[START Page]

I called them.  The answer:  someone (a very apologetic someone) at Batting Super Sale had inverted a couple of numbers in the tracking number.  My batting was out for delivery, and should be here by 7:00 p.m., the lady said.  Our weather was worsening, though, and that could delay things.  The nice thing about ordering from Batting Super Sale is that real, live people answer the phones, check into the matter, and give prompt answers.  I’ve been a customer for quite a few years now.  They have a big variety of battings, quilting and embroidery thread, that really nice Naked Bee lotion and lip balm for sale a few dollars cheaper than elsewhere, and even a few free patterns on their website, Batting Super Sale.  Their batting prices are always good, and they’re always having sales.  And they evidently have a second warehouse in Virginia Beach.

A second cousin of ours is in a nursing home in Minnesota.  I enjoy texting with her.  She wrote to tell me that someone had brought a baby goat, just a couple of weeks old, into the home for everyone to see. 



“It was so cute!” she said.  “We all enjoyed petting it and watching it play.”

That reminded me of the fainting goats some friends of ours had.  They didn’t tell the lady’s mother exactly what kind of goats they were, just for the fun of it.  So one day she was visiting... went to the back door to call the children to come in for supper — “SUPPERTIME!!!” she shouted in her usual loud voice – and was totally astonished when all the fainting goats fell over, stiffer’n boards.  🤣😂😆

 At about 5:30 Friday afternoon, the 45-50-mph winds suddenly died down to an eerie calm, so I grabbed quilt and camera and stepstool and dashed for the back deck.  And yes, I did indeed have to sweep it again, since a good deal of the bird seed I’d put in the feeders several hours earlier was all over the deck.  This was partly the fault of the birds, and partly the fault of the wind. 

As I stepped outside, I discovered that the sky to the east was very dark navy, and thunder was rumbling.  Overhead, it was still blue and sunny.

[END Page]
[START Extracted information]

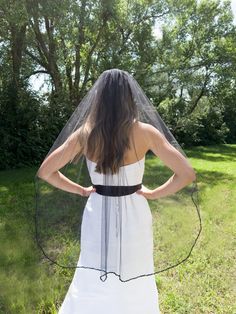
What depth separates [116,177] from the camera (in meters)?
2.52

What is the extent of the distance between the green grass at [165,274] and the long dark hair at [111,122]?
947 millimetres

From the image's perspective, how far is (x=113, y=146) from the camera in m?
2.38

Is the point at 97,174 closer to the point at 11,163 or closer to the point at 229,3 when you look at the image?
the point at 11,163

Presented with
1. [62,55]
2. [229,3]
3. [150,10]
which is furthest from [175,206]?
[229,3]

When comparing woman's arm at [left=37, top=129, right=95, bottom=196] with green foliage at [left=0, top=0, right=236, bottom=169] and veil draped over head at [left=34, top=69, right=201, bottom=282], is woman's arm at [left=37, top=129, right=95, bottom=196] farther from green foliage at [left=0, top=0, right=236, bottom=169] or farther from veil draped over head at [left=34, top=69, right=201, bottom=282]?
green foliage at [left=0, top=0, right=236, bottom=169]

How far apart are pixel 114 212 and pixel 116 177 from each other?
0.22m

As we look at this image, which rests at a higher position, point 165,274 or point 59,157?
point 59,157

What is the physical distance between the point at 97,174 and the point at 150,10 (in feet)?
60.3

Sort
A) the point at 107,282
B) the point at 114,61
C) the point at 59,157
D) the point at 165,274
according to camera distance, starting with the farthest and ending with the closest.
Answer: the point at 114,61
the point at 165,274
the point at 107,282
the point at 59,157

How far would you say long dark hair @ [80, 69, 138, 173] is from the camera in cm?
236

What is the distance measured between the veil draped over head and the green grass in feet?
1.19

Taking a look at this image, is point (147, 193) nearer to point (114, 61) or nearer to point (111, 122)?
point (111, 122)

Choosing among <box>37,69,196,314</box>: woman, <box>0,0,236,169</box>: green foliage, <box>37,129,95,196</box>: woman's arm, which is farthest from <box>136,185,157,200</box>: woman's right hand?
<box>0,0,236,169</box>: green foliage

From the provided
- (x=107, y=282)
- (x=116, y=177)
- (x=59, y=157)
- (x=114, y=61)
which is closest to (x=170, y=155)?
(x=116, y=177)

[END Extracted information]
[START Extracted information]

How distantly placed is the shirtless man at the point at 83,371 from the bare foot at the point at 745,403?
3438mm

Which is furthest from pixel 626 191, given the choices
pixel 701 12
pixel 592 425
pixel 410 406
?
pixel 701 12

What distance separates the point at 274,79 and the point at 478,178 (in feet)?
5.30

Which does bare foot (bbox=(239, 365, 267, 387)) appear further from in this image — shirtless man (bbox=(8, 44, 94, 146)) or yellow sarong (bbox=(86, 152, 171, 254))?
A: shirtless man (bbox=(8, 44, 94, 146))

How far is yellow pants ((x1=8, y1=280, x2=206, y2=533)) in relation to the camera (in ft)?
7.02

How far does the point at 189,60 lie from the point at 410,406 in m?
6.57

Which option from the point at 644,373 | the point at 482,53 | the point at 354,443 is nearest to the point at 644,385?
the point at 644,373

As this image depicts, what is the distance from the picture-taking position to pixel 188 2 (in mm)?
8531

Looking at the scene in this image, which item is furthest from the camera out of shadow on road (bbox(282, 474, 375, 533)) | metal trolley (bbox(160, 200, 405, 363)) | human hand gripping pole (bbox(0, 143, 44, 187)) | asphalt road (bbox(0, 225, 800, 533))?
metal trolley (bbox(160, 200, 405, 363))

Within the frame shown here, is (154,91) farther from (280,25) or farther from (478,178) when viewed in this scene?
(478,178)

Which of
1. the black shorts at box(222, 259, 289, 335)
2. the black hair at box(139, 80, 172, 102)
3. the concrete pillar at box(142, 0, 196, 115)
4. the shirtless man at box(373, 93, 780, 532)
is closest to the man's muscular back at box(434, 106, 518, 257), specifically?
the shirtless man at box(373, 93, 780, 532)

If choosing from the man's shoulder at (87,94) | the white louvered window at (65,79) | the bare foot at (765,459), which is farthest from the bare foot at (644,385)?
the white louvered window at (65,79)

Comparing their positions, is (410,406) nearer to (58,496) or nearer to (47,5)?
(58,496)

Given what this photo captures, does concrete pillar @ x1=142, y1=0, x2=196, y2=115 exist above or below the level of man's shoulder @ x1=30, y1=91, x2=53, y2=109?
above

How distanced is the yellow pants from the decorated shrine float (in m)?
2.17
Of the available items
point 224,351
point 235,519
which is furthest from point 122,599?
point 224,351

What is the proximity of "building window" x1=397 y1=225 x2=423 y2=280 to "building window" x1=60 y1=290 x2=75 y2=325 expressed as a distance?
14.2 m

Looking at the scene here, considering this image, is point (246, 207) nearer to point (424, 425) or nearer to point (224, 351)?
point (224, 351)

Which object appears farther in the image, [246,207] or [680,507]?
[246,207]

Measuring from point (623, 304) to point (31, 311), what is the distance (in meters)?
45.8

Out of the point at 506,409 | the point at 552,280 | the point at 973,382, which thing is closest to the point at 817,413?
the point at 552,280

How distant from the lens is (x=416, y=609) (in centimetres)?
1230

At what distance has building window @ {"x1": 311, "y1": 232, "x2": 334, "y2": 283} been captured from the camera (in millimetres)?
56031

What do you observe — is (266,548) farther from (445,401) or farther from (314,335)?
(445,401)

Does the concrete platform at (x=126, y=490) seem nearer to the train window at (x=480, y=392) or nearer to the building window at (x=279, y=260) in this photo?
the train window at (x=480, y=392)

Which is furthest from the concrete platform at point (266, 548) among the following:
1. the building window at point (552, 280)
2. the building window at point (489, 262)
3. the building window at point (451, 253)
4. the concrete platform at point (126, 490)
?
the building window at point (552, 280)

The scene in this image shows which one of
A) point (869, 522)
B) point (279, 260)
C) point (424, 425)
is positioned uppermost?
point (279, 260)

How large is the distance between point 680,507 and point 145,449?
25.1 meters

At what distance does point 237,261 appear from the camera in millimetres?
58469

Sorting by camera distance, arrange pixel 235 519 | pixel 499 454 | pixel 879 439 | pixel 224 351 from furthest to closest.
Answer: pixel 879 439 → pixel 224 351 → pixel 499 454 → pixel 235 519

[END Extracted information]
[START Extracted information]

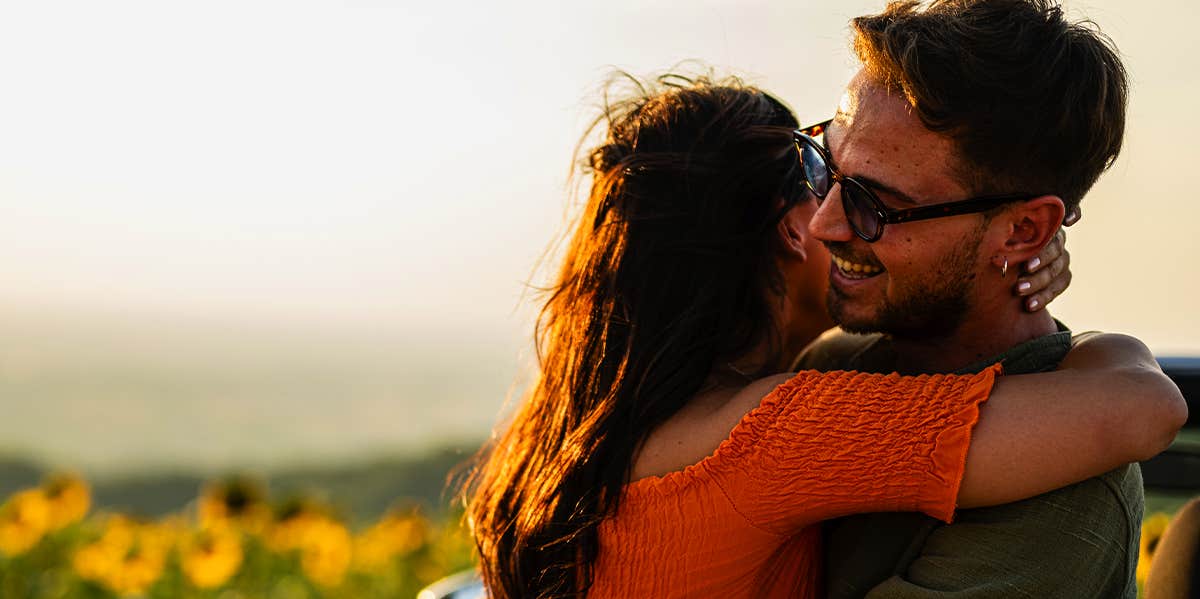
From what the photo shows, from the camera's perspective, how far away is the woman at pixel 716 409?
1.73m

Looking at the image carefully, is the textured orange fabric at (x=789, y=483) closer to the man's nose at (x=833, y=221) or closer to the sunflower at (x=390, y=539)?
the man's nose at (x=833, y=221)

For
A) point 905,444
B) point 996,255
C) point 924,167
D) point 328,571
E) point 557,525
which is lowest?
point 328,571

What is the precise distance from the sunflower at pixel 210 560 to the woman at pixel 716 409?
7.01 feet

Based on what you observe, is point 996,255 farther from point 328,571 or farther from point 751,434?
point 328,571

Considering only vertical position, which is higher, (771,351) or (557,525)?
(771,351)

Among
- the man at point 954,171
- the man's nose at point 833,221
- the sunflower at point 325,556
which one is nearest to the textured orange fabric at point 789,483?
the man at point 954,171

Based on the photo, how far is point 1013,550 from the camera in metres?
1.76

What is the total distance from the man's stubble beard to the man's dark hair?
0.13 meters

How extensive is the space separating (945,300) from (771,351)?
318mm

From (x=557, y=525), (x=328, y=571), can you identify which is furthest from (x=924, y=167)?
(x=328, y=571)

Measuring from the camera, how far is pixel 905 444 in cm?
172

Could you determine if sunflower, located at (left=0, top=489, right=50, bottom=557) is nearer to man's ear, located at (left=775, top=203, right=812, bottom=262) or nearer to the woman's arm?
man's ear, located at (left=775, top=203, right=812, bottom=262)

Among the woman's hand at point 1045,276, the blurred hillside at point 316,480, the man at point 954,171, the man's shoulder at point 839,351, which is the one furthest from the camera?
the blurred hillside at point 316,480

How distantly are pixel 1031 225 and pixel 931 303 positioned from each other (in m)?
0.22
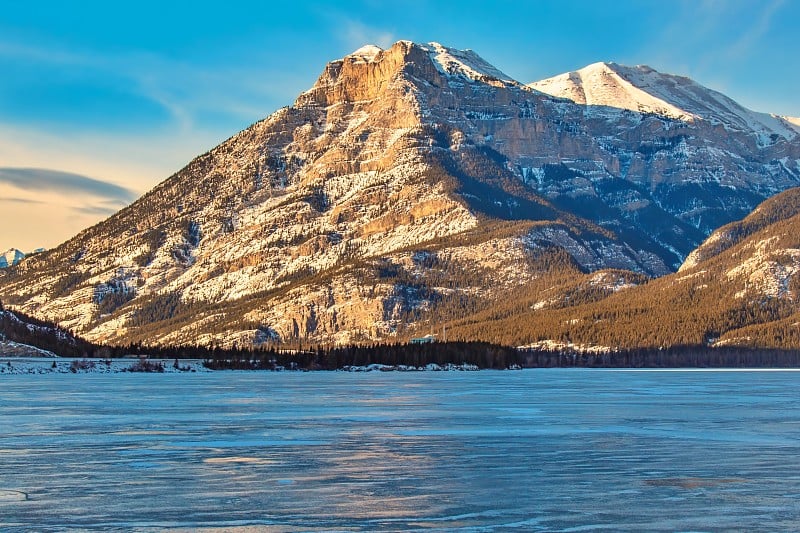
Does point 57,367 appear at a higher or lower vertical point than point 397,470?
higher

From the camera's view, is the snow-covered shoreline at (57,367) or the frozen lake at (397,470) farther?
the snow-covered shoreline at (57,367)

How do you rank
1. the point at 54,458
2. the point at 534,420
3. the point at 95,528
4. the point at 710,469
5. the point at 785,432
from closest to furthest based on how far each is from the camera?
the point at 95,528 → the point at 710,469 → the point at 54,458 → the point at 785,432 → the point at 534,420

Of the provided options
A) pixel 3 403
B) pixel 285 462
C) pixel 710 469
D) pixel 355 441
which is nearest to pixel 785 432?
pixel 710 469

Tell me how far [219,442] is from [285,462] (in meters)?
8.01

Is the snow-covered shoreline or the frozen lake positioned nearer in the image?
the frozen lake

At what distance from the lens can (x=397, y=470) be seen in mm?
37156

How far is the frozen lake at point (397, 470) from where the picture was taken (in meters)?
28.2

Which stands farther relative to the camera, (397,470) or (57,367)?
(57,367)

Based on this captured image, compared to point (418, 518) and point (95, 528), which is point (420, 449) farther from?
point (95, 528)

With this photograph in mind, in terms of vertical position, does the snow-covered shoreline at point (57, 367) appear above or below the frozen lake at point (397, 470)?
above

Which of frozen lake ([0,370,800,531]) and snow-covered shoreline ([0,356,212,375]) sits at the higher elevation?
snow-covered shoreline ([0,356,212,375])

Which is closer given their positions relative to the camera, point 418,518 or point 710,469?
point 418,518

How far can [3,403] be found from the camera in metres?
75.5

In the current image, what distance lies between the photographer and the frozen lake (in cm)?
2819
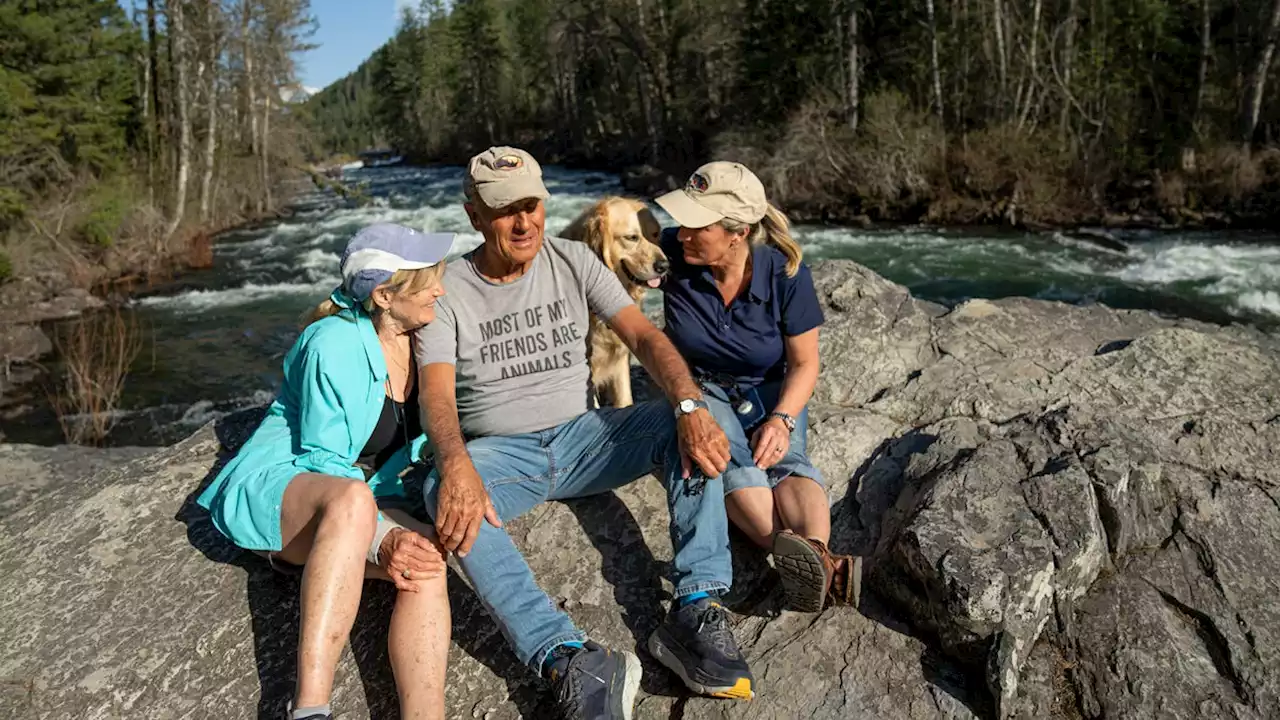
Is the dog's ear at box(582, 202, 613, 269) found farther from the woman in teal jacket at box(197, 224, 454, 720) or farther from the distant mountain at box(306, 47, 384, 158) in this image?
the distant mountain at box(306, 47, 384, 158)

[END Extracted information]

◆ **Jobs**
[A] In the passage, what mistake did someone at Batting Super Sale make with the tracking number?
[B] Reproduce the passage word for word, starting with "At about 5:30" and going on through "blue and sunny.".

◆ **Solutions per task**
[A] They inverted a couple of numbers in it.

[B]
At about 5:30 Friday afternoon, the 45-50-mph winds suddenly died down to an eerie calm, so I grabbed quilt and camera and stepstool and dashed for the back deck.  And yes, I did indeed have to sweep it again, since a good deal of the bird seed I’d put in the feeders several hours earlier was all over the deck.  This was partly the fault of the birds, and partly the fault of the wind. 

As I stepped outside, I discovered that the sky to the east was very dark navy, and thunder was rumbling.  Overhead, it was still blue and sunny.